_Ketentuan Tugas_
Lanjutkan tulisan blog di bawah ini tentang membaca kembali tulisan-tulisan lama, mulai tepat setelah kalimat terakhirnya.

_Teks Sumber_
A Koala in Pilgrimage

  • Home
  • Kayla who?
  • Why Koala? What Pilgrim?
  • Pages
    • Flavors.me
    • About.me
    • Medium
Home Archive for 2017
Baru-baru ini saya ngulik lagi blog saya. Kalau kata orang-orang yang dulu nge-blog lalu tidak nge-blog lagi lalu nge-blog lagi, mereka akan bilang "blog ini udah usang banget!". Klasik, ya?

Saya paling banyak menulis di tahun 2013, waktu SMP. Dulu ceritanya kaget sastra. Banyak baca novel. Jadi ingin bisa nulis juga. Bisa lihat ke tulisan saya dulu. Haha! Banyak sekali kata-kata puitis. Pakai diksi yang susah-susah. Supaya keren. Saya bangga sekali dulu. Banyak dipuji. Dibilang calon sastrawan. Calon penulis besar. Makin tersipu. Lalu teman-teman ikut bikin blog. Lalu semua jadi suka menulis. Meski lagi-lagi, jadi usang. Ratusan pranala terpakai sia-sia. Sebab kini cuma jadi sampah internet. Tapi, tak apa! Apa yang ada di dunia maya ini tidak bisa diambil lagi. Biarlah semua jadi kenangan. Jadi bagian dari sejarah hidup masing-masing.

Tapi kalau saya sadari lagi, sebenarnya itu proses tumbuh. Semua akan selalu begitu. Kita akan berbangga pada proses kita, lalu melangkah jauh, lalu menoleh ke belakang. Ketika menoleh kita mungkin akan tertawa, sebagian akan terharu, sebagian akan menyesal, sebagian akan kesal. Semua punya reaksinya masing-masing. Tapi apa yang telah terjadi tidak bisa diputar lagi, tidak bisa dihapus, tidak bisa diubah. Akan terus ada di sana. Saya menyenangi membaca tulisan lama saya. Mengingatkan saya bahwa empat tahun telah berlalu. Kayla kecil sama sekali tidak tahu ia akan ada di mana. Tidak tahu bahwa jalan hidupnya amat menantang. Tapi dulu ia begitu optimis. Ia percaya. Ia menulis banyak hal, tidak peduli orang-orang yang lebih tua mungkin menertawakan tulisannya. Anggap waktu ini cuma ilusi, berarti saya juga menertawakan saya sendiri, di saat Kayla kecil begitu percaya diri. Lalu saya berpikir, segala kepercayaan itu telah membantu saya tumbuh.

_Data Tersimpan_
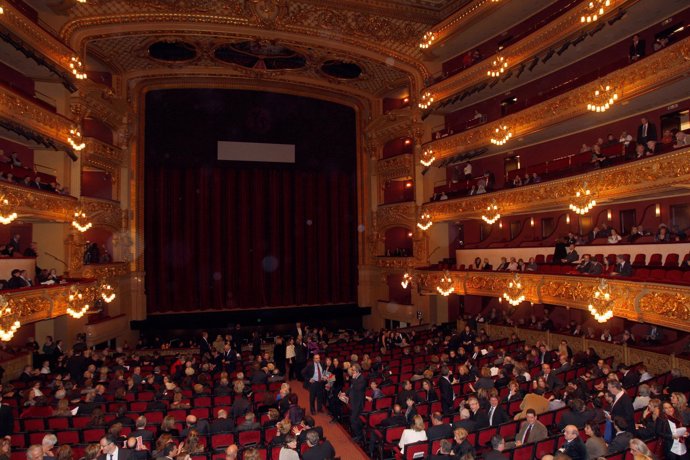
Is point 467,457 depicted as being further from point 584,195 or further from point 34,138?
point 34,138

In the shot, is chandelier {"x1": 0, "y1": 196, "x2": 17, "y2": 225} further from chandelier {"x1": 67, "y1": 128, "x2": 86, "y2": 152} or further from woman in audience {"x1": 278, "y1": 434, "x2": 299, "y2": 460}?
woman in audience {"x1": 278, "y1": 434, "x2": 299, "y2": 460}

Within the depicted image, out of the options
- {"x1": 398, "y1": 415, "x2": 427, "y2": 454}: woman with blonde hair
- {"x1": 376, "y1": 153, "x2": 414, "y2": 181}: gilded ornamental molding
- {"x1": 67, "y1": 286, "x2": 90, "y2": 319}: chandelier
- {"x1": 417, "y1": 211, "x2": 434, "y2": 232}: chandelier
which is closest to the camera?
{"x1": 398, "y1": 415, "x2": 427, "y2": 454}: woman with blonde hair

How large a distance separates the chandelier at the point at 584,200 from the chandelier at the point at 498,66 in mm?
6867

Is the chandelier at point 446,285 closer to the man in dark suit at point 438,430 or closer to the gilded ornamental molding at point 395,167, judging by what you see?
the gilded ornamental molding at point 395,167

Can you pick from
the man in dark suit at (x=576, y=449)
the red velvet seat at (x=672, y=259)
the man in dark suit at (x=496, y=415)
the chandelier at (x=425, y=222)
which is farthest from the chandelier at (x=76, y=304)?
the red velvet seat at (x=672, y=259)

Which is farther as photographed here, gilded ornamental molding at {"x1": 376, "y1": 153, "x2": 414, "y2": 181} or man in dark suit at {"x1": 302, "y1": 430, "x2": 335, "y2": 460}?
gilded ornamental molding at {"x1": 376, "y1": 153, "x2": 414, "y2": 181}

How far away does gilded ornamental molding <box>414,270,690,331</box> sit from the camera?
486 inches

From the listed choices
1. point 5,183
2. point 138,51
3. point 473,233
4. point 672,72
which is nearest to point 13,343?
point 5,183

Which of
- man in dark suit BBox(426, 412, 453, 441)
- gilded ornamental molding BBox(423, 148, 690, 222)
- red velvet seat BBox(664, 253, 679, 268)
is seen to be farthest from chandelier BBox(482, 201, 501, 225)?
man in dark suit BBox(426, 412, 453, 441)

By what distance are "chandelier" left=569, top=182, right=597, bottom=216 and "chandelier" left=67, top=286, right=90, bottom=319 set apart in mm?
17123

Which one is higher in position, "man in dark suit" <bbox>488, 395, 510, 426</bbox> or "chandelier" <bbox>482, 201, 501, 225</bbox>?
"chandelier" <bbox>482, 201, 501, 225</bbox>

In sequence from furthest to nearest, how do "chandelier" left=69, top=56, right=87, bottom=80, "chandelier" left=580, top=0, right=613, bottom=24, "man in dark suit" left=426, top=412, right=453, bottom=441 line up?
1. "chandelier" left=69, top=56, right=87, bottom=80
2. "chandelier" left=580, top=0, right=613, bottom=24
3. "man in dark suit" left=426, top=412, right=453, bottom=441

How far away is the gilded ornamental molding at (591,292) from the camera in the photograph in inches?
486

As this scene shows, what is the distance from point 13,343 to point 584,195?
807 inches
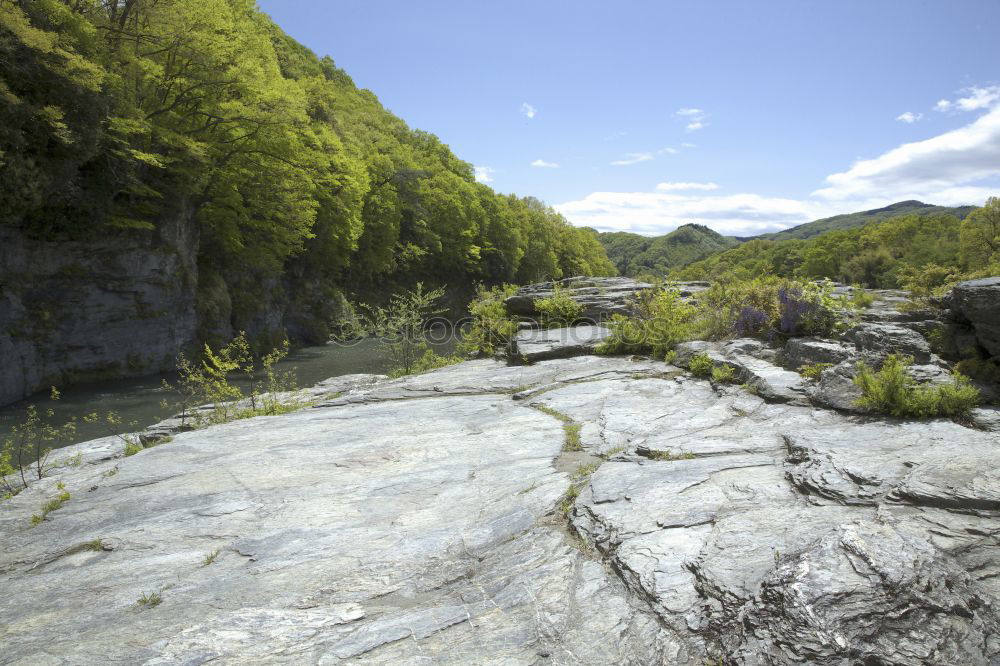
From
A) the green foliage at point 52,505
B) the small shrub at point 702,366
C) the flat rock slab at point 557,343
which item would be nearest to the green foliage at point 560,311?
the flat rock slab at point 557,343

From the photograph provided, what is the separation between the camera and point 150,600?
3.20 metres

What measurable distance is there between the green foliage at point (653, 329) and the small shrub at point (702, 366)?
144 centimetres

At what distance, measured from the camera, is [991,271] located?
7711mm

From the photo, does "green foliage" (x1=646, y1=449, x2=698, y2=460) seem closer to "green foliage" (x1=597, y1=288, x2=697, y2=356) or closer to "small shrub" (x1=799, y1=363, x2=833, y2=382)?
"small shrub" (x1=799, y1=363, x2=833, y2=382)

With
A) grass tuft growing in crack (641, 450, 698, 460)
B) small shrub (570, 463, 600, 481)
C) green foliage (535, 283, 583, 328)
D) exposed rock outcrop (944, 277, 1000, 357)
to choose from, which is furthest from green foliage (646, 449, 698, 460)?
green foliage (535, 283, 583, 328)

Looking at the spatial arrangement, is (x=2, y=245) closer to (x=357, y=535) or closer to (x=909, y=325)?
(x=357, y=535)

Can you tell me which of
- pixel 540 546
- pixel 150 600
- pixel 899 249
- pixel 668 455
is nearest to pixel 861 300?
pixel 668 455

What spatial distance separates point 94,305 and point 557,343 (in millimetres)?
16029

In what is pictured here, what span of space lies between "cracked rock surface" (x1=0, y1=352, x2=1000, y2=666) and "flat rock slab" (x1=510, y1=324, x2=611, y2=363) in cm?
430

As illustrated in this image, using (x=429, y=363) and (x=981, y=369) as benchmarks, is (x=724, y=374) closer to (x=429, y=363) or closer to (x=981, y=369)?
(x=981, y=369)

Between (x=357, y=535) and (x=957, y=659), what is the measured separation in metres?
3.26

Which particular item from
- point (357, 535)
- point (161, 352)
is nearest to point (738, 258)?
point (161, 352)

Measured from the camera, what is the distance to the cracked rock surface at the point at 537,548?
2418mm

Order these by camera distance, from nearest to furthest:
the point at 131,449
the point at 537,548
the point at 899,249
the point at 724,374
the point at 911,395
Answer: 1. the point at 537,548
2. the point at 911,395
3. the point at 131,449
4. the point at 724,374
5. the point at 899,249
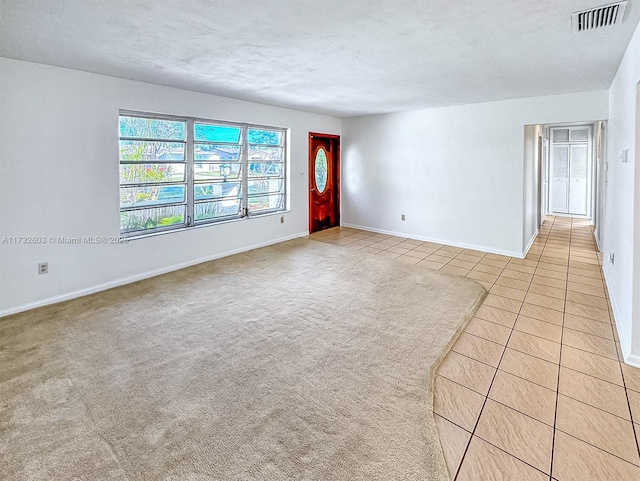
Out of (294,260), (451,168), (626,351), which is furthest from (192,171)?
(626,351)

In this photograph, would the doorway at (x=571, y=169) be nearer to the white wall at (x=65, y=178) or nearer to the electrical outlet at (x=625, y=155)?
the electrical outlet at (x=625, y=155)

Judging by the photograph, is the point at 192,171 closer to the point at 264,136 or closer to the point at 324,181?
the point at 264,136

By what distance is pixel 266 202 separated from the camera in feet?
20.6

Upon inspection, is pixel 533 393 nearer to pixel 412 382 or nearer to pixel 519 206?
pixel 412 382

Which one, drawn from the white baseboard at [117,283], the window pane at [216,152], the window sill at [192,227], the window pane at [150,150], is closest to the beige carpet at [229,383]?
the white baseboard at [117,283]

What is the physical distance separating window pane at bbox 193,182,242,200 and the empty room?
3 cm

...

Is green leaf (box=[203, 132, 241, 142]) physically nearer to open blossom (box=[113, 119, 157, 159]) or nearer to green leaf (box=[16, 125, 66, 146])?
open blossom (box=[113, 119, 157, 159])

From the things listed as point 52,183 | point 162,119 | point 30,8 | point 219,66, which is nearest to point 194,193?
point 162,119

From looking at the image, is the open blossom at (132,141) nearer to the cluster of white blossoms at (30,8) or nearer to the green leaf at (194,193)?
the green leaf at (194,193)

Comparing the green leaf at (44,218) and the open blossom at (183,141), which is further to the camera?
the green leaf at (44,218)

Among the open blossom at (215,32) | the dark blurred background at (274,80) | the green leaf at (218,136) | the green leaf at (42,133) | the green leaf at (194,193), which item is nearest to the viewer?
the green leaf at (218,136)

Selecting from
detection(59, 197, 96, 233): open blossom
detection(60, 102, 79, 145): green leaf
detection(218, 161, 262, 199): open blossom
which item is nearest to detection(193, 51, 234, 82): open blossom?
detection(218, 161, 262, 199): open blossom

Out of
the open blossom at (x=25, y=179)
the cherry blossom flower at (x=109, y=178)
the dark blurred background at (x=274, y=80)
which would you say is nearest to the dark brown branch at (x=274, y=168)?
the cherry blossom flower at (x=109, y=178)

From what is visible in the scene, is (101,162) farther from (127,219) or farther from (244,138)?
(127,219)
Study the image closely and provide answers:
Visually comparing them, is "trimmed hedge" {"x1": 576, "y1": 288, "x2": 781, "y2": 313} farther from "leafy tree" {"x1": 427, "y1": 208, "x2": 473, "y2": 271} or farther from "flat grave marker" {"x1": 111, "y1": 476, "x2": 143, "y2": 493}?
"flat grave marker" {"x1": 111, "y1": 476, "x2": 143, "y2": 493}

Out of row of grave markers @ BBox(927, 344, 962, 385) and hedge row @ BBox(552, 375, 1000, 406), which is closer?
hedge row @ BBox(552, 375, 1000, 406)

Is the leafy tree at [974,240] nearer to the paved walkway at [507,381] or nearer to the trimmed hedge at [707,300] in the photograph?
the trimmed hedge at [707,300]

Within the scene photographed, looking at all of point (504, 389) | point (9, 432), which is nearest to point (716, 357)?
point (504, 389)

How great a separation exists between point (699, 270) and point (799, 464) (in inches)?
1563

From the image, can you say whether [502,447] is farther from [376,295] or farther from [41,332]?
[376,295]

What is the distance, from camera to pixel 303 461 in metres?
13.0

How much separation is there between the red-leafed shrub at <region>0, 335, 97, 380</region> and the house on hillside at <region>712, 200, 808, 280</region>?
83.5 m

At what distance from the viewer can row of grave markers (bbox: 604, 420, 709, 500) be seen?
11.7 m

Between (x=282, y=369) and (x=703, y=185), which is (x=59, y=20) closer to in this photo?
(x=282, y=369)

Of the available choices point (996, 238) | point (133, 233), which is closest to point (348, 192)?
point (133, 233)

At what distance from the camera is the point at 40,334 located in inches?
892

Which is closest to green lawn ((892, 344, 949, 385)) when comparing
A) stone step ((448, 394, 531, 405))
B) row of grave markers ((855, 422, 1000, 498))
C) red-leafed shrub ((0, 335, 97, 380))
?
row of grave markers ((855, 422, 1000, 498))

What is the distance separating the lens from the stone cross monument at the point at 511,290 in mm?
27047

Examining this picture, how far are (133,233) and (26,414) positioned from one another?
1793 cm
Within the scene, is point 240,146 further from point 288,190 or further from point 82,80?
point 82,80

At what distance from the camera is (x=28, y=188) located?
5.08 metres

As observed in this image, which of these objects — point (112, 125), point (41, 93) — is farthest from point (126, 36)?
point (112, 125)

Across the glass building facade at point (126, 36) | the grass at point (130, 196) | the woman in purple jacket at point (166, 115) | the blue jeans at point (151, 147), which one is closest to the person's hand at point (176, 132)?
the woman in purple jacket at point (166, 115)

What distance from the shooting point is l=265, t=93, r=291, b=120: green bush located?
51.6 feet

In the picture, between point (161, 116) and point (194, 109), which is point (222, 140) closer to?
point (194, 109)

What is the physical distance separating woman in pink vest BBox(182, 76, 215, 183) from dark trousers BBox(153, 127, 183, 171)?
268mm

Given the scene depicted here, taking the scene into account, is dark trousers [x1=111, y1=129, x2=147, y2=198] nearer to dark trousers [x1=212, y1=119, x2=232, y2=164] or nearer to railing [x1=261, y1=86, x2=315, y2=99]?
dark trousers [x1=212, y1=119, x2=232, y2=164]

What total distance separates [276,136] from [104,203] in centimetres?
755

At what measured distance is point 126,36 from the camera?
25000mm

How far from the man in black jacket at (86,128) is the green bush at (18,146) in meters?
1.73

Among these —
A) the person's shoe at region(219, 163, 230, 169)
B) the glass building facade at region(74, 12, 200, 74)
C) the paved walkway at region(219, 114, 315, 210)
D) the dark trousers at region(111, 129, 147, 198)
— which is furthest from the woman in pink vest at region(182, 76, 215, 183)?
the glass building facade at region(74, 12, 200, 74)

_Jawaban Tugas_
Sama halnya seperti jam yang akan terus berputar, hidup juga begitu. Akan terus berjalan. Tidak bisa mundur. Kecuali baterainya habis. Kecuali nyawanya habis.Tapi kadang, di sela-sela kehidupan kita yang sibuk,berhentilah sebentar. Kadang kita perlu menarik napas. Kadang kita perlu diam sejenak, menoleh ke belakang. Jangan-jangan ada yang terlewat. Jangan-jangan ada yang terlupa. Atau sekedar mengingat seberapa jauh jalan yang sudah kita tempuh.

Di Kaliurang, lampu merah bisa sampai dua menit. Bisa untuk tarik napas sejenak dari hiruk-pikuk jalanan. Mungkin minta maaf sama ibu-ibu pengendara motor yang barusan kita maki. Atau sekedar matikan mesin sebentar. Barangkali cek bensin tinggal berapa, pikirkan di mana pom bensin terdekat, sebelum lampu hijau menyala lagi.

Jangan lupa berhenti sebentar. Ingat, lampu merah bukan untuk diterobos. Bisa bahaya. Berhentilah, sebentar saja.
Sedikit ringkasan: waktu berlalu amat cepat, dan kini saya telah berada di tempat lain. Bukan tempat lain secara fisik, tapi kini saya berada di arena lain. Duh, lagi-lagi bukan arena secara fisik! Tapi saya kini berada di keadaan yang sepenuhnya berbeda. Mari diringkas dengan cepat.


Pada 10 April saya ujian nasional. Tidak penting.


15 April, malam prom. Cukup penting. Cukup menyenangkan. Malam itu ada satu momen langka: saya suka melihat saya. Saya suka semua orang malam itu. Saya menyiapkan prom bersama Aya. Menyenangkan. 


24 April, saya terbang ke Jogja. Saya cuma belajar. Tidak punya banyak teman. Bahkan tidak ada. Tidak punya waktu. Tapi Denny berkenalan dengan saya. Bilang, selera musik saya bagus. Sama dengan dia (jadi sebenarnya dia memuji diri sendiri!). Lalu kita kenalan.


9 Mei, ulang tahun saya. Saya diberi versi asli karya Denny yang selalu saya puji. Katanya, hadiah. Terima kasih Denny! Kini ada di dinding kamar. Bakal terus ada.


16 Mei, SBMPTN. Ya, mencekam. Mengerikan. Pulang-pulang cuma bisa lemas. Mau gimana lagi? Matematika cuma jawab 3.


21 Mei, Ujian tulis UGM. Ya, mencekam. Mengerikan. Pulang-pulang cuma bisa lemas. Mau gimana lagi? Matematika cuma jawab 6.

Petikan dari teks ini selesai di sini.